Have you ever heard the legend about paper cranes? It says that cranes are mystical creatures that live for 1000 years. Japanese legend says that any person who makes 1000 paper cranes, one for each year of a crane's life, will be granted a wish. Some even believe that doing this will bring you eternal good luck.
So, as you can imagine, paper cranes were a very popular item delivered in the mail to Newtown after the Sandy Hook shooting. Hundreds of thousands of items were donated and one of the most beautiful things we received were thousands of paper cranes from all over the world, most made by kids. We probably have at least 50 wishes coming our way!
All the items that came to our town have been displayed at our town hall over the past couple of months.
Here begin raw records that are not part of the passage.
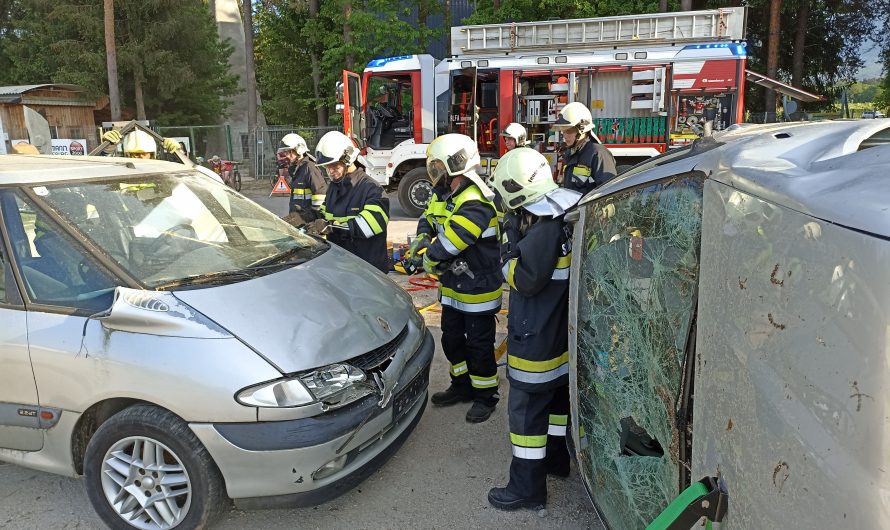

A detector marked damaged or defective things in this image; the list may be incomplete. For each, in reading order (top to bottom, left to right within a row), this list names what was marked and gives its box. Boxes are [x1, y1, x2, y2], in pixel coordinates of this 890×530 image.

shattered windshield [35, 171, 326, 288]
overturned silver van [0, 155, 432, 524]
damaged car body [0, 155, 434, 524]
shattered windshield [572, 172, 704, 524]
damaged car body [568, 120, 888, 528]
overturned silver van [568, 120, 888, 528]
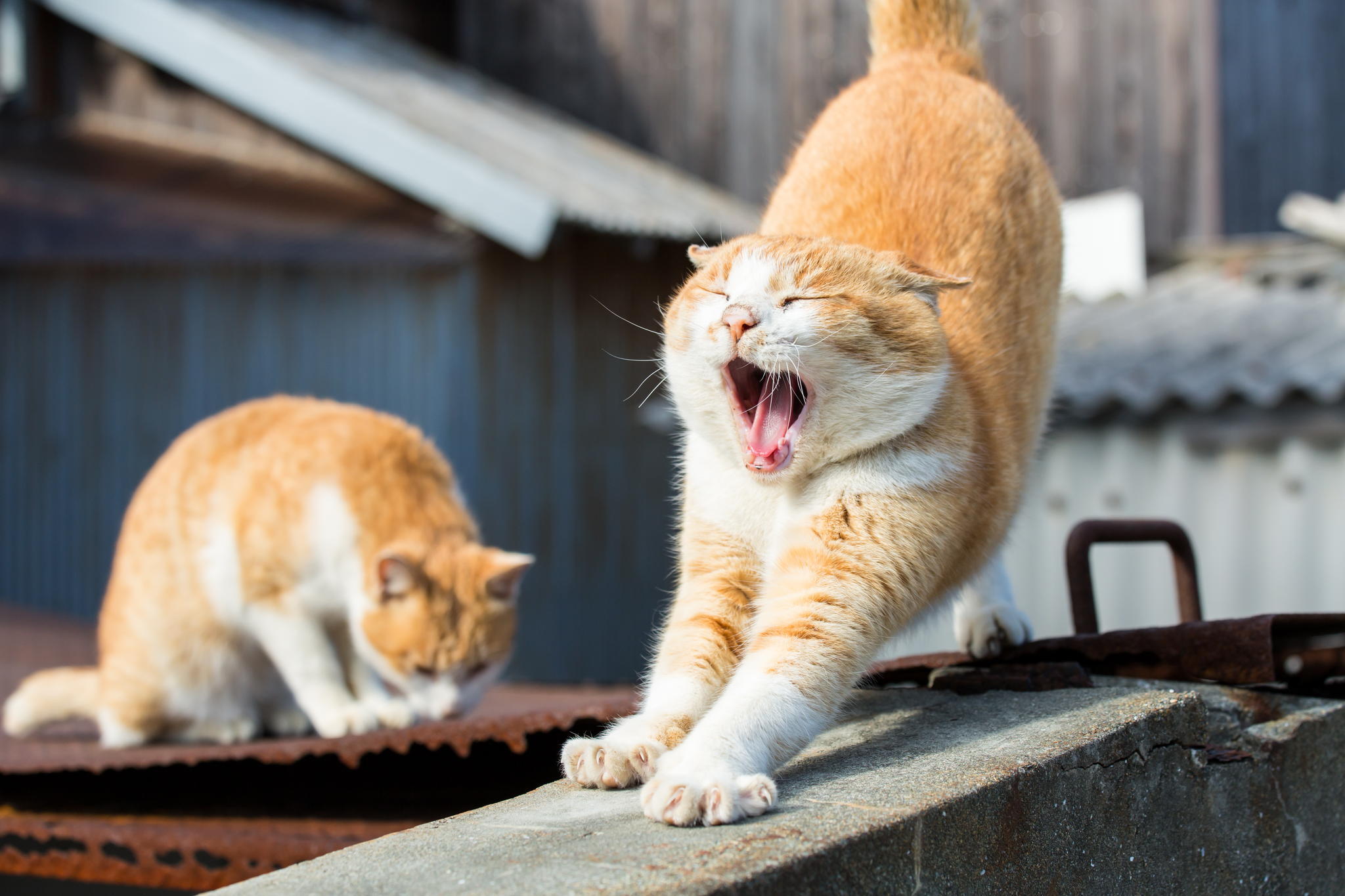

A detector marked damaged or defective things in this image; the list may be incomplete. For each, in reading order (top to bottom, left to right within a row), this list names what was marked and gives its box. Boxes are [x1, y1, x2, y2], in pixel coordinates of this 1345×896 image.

rusty metal handle [1067, 520, 1203, 638]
People took hours and hours to sort through it all and put it out for all to see. If you missed my guest post on Forever Newly Wedded you can check it our here to see some photos of the amazing things that were donated (also, check out her blog while you're there - it's pretty awesome!).
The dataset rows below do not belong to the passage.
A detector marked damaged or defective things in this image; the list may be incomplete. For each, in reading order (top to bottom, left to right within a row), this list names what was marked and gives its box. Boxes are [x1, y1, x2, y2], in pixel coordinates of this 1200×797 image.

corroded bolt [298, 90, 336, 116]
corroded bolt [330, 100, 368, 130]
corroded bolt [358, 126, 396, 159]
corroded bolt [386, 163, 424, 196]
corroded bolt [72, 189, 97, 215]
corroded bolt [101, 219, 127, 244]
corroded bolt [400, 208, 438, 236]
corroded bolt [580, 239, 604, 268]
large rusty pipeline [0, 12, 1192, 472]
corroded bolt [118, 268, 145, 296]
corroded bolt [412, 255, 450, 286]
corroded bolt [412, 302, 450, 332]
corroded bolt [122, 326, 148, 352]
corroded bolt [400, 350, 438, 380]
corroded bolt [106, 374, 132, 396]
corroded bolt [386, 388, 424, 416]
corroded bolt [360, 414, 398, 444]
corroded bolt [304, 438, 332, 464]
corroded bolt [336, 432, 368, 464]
After a while, the town allowed people to come in and tag things they wanted to keep. First the victim's families came in, then the Sandy Hook School community and finally Newtown residents. My mom, who works at the town hall tried to tag a mobile for me that was full of the beautiful paper cranes to put in my classroom but we found out that Sandy Hook had decided to take all of them for the school.
This was fine with me. Sandy Hook should take everything and anything they want. And the papers cranes will be so perfect in that school.
Luckily, we were able to find several boxes of extra cranes and I took those. The cranes I got came from Arizona and Washington. They came in boxes that were littered with positive, healing messages.
My mom said, "the only problem with these cranes is you have to put all kinds of work into them to make them look nice." She was right. It was a lot of work. But this project could not have fallen into my lap at a better time. Last Wednesday, when I got the cranes, I had just found out that I would have an additional week of school off as they continued to try and clean up after the blizzard.
So, I started to work on it. I got the rings for the top of the mobile. I sorted it all. I made sure all the strands were even. I laid it all out, tied knots where they needed to be tied, glued, drilled and I finally got it all together. It was the perfect project for me to work on during my spontaneous week off.
I really can't imagine it turning out any better than it did. I love it and when I put it up in my classroom tomorrow, I know my students will love it.
Fun side note: the yellow crane at the very bottom of the mobile is one of one thousand paper cranes that Jeremie made me when my dad was diagnosed with cancer almost four years ago. He's now cancer free and enjoying life. So who knows, maybe the legend of the paper cranes is true.
I can't wait for my students to see it tomorrow. I don't think I'll tell them where the cranes came from. They don't need a reminder of what happened at Sandy Hook. But every time I look at it, I'll know what it symbolizes.